Rows from a data collection:
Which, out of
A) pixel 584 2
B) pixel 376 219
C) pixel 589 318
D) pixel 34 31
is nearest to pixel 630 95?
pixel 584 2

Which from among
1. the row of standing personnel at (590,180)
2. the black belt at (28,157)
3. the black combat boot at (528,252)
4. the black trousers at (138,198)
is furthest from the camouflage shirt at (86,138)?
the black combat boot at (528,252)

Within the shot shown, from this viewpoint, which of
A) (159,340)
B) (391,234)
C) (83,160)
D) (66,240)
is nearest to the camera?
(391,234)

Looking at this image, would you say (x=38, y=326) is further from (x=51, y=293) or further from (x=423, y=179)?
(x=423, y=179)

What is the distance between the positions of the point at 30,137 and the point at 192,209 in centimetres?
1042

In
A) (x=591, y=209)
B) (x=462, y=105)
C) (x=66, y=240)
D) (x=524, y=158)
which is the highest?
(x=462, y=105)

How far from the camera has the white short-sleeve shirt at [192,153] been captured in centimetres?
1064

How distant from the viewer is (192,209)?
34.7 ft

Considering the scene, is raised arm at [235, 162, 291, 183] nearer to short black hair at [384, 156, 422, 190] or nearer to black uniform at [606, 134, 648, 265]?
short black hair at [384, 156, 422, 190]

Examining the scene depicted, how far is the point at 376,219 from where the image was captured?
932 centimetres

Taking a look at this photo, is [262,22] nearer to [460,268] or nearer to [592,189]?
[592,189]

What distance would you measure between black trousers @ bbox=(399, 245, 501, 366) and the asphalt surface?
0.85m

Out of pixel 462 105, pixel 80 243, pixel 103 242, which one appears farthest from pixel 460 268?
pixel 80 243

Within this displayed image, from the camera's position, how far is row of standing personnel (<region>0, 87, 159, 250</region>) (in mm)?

Task ▸
Please write out every line of the rows above as a numbered list, omitting the blank lines.

The output ▸
1. Which, out of
2. A) pixel 584 2
3. B) pixel 376 219
4. C) pixel 589 318
5. D) pixel 34 31
6. is nearest to pixel 630 95?
7. pixel 584 2
8. Which from among
9. 1. the row of standing personnel at (590,180)
10. 2. the black belt at (28,157)
11. 3. the black combat boot at (528,252)
12. 4. the black trousers at (138,198)
13. is furthest from the camouflage shirt at (86,138)?
14. the black combat boot at (528,252)
15. Within the shot shown, from this viewpoint, which of
16. A) (159,340)
17. B) (391,234)
18. C) (83,160)
19. D) (66,240)
20. is nearest to the camera?
21. (391,234)
22. Looking at this image, would you say (x=38, y=326) is further from (x=51, y=293) or further from (x=423, y=179)?
23. (x=423, y=179)
24. What is the distance between the positions of the point at 30,137 and the point at 192,209 in centimetres?
25. 1042
26. In
27. A) (x=591, y=209)
28. B) (x=462, y=105)
29. C) (x=66, y=240)
30. D) (x=524, y=158)
31. which is the highest?
32. (x=462, y=105)
33. How far from the camera has the white short-sleeve shirt at [192,153] been captured in centimetres?
34. 1064
35. How distant from the viewer is (192,209)?
36. 34.7 ft
37. Considering the scene, is raised arm at [235, 162, 291, 183] nearer to short black hair at [384, 156, 422, 190] or nearer to black uniform at [606, 134, 648, 265]?
38. short black hair at [384, 156, 422, 190]
39. Examining the scene depicted, how far is the point at 376,219 from where the image was captured?
40. 932 centimetres
41. Taking a look at this photo, is [262,22] nearer to [460,268] or nearer to [592,189]?
42. [592,189]
43. What distance would you measure between black trousers @ bbox=(399, 245, 501, 366) and the asphalt surface?
44. 0.85m
45. Out of pixel 462 105, pixel 80 243, pixel 103 242, which one appears farthest from pixel 460 268?
46. pixel 80 243
47. Within this displayed image, from the camera's position, how far is row of standing personnel (<region>0, 87, 159, 250</region>) (in mm)?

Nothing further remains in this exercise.